-- REQUIRED ACTION --
Reproduce word for word the part of the excerpt on language migrations starting with "Categorised outcomes from" and going on through "in existing stack.".

The outcome is documented: on Black Friday 2025, Shopify’s Rails monolith processed $14.6 billion in merchant sales, handling peak loads of 489 million requests per minute on the edge and over 53 million database queries per second. Not despite staying on Ruby. Because of the depth of investment they made in that stack instead of migrating away from it.

The Shopify Principle: Shopify’s engineering leadership made a deliberate decision to treat Ruby and Rails as “100-year tools” and invest accordingly. The cost of that decision was saying no to the migration conversation for a decade. The payoff was one of the most resilient, high-throughput Ruby deployments in existence. The principle generalises: before asking “what language should we migrate to,” ask “what would happen if we invested this same engineering budget into making the current stack as good as it could be?”

6. Dropbox: Python → Rust — The Hybrid Route

Dropbox’s file sync engine rewrite is a less-discussed but important data point because the primary stated motivation was not performance — it was correctness and concurrency safety. The Dropbox engineering team’s own conclusion was that “Rust has been a force multiplier for our team, and betting on Rust was one of the best decisions we made. More than performance, its ergonomics and focus on correctness has helped us tame sync’s complexity. We can encode complex invariants about our system in the type system and have the compiler check them for us.”

This represents a third rewrite motivation pattern distinct from both Discord and Figma. Discord rewrote for GC-latency elimination. Figma rewrote for concurrency headroom in a single-threaded runtime. Dropbox rewrote to encode correctness guarantees that Python’s dynamic type system could not provide, in a system where concurrency bugs only appeared under load in production. The Rust ownership model and type system became their bug-prevention infrastructure — a different class of ROI that does not show up in a latency chart.

7. What the Data Actually Shows

Rewrite outcome patterns across documented cases

Categorised outcomes from 12 publicly documented language migrations (2017–2025). Source: engineering blog posts, conference talks, post-mortems. “Partial” = some services migrated; “Full” = complete language replacement; “Hybrid” = Rust/Go embedded in existing stack.

-- INFORMATION SUPPLIED --
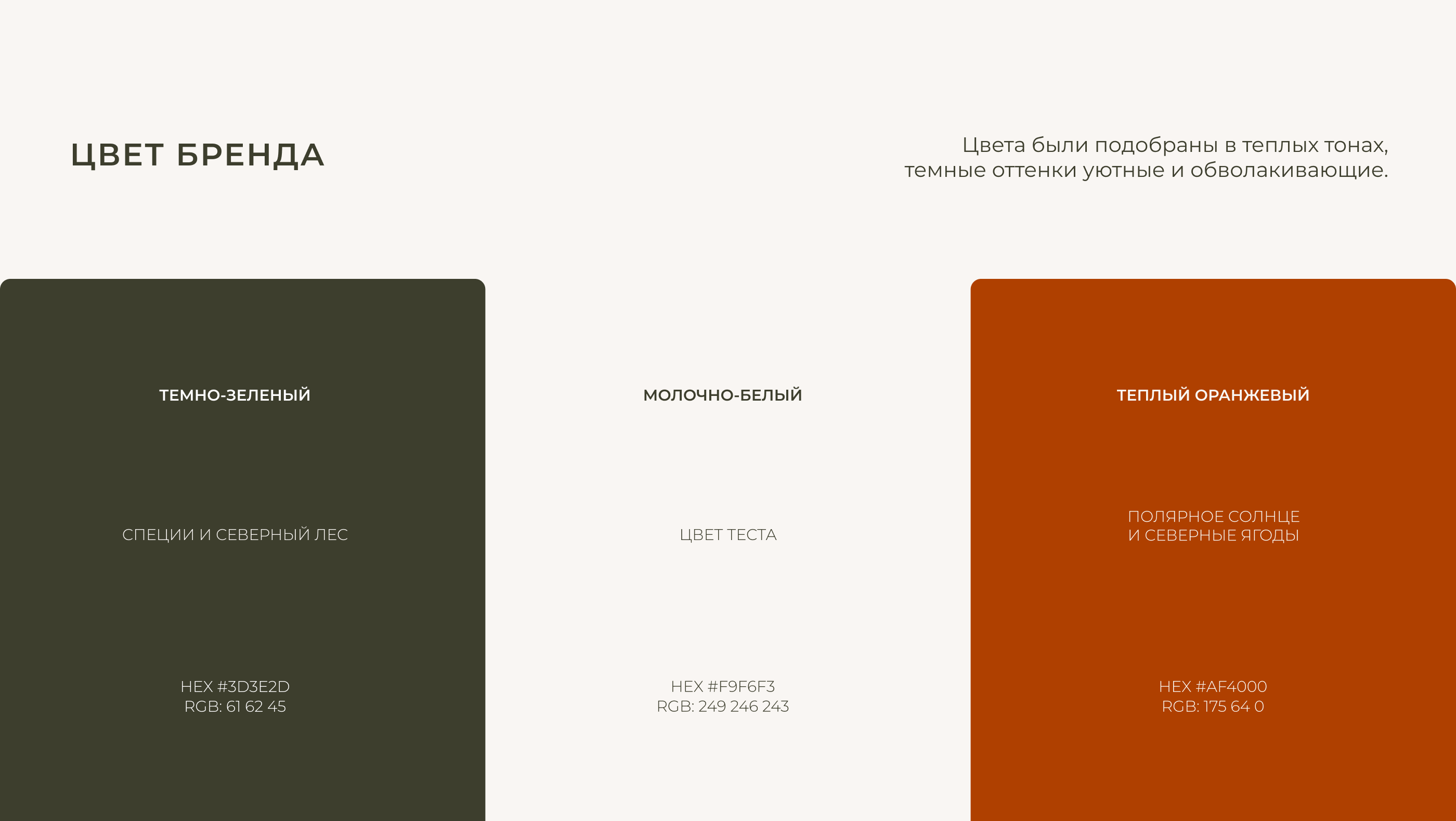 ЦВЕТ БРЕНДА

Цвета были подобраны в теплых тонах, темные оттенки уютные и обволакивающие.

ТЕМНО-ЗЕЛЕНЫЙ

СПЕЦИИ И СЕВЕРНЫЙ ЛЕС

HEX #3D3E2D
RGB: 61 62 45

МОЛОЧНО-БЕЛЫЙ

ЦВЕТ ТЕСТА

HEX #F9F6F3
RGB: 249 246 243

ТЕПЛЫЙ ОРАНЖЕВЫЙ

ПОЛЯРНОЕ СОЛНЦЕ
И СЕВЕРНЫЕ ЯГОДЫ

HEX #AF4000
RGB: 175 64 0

---

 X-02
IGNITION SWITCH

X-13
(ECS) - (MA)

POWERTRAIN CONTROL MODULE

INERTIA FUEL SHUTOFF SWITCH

* * *

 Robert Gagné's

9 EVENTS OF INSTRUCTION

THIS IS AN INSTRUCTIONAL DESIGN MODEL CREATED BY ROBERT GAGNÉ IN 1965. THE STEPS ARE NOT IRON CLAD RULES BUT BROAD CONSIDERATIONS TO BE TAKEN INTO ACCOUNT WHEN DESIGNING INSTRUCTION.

-- ANSWER AREA --
Categorised outcomes from 12 publicly documented language migrations (2017–2025). Source: engineering blog posts, conference talks, post-mortems. “Partial” = some services migrated; “Full” = complete language replacement; “Hybrid” = Rust/Go embedded in existing stack.